Introduction to Multivariate Statistics

Multivariate statistics is a branch of statistics that deals with the analysis of data sets that have more than one variable. In other words, it is the study of the relationships between multiple variables in a data set.

Multivariate analysis techniques are used to understand the complex interactions among different variables and how they influence each other. These techniques include methods for describing and summarizing data, testing hypotheses about relationships between variables, and predicting the values of one variable based on the values of others.

Examples of multivariate analysis techniques include principal component analysis, factor analysis, cluster analysis, discriminant analysis, canonical correlation analysis, and multiple regression analysis.

Here are some of the most commonly used multivariate analysis techniques and the corresponding R packages:

  1. Principal Component Analysis (PCA): The prcomp function in base R can be used to perform PCA. The FactoMineR package also provides functions for PCA.

  2. Canonical Correlation Analysis (CCA): The canoncorr function in base R can be used to perform CCA. The CCA package also provides functions for CCA.

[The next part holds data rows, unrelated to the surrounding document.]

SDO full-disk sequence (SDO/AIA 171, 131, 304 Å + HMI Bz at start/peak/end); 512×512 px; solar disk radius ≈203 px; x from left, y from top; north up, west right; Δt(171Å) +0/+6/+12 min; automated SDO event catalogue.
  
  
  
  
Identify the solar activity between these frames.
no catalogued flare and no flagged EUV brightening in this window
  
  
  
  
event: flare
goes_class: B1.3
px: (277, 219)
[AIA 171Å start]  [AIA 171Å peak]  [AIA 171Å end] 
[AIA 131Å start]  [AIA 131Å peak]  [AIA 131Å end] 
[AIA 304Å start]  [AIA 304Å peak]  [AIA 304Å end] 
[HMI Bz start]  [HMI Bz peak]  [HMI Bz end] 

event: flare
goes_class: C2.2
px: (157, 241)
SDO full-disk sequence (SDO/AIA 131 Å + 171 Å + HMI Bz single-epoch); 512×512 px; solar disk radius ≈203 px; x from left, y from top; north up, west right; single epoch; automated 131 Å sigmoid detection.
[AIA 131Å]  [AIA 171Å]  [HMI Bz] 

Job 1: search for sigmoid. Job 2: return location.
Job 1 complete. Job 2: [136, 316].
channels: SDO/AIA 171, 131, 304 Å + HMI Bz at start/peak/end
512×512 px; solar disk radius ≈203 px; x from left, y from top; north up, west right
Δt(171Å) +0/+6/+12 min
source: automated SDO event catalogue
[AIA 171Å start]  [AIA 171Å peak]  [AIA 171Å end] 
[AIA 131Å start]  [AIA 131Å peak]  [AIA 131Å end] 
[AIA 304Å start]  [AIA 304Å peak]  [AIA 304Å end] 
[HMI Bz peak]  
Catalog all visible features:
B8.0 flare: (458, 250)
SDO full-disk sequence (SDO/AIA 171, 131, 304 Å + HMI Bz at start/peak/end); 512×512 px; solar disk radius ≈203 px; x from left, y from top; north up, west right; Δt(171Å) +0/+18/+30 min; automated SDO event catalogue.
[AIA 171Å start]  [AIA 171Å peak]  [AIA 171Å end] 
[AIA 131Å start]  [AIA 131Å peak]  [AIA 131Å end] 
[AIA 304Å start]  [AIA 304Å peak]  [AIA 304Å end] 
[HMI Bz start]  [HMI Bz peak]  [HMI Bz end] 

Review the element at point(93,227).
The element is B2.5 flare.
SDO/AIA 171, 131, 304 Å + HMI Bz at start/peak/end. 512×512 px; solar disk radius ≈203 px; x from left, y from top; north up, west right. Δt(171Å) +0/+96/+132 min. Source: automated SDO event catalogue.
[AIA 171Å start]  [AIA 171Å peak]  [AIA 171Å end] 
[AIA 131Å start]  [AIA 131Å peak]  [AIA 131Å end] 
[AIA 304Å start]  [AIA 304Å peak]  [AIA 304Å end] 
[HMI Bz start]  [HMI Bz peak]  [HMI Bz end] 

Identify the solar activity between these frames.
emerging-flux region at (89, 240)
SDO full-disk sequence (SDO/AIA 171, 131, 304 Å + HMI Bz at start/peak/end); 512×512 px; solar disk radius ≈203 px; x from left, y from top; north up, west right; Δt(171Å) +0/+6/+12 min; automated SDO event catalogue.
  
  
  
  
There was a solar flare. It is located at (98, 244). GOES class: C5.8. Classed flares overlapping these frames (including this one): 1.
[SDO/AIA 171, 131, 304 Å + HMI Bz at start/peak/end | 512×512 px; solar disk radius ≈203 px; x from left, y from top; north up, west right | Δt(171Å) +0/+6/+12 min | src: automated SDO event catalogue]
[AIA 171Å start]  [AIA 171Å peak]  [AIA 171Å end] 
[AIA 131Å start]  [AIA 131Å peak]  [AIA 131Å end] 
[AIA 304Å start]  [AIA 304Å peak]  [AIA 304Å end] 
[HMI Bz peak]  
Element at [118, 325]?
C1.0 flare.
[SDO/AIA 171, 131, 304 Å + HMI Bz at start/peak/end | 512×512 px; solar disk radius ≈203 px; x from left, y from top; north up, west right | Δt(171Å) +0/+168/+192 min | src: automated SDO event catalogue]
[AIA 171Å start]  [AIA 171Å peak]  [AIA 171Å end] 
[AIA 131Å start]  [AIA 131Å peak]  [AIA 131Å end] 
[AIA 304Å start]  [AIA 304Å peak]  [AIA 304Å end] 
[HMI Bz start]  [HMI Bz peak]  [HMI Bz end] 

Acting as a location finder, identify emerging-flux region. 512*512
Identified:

  3. Cluster Analysis: The stats package in base R provides functions for hierarchical clustering (hclust) and k-means clustering (kmeans). The cluster package also provides additional clustering functions.

  4. Discriminant Analysis: The MASS package provides function for Linear Discriminant Analysis (lda) and Quadratic Discriminant Analysis (qda).

  5. Multivariate Analysis of Variance (MANOVA): The stats package provides the manova function for MANOVA.

  6. Multidimensional Scaling (MDS): The MASS package provides functions for MDS (cmdscale).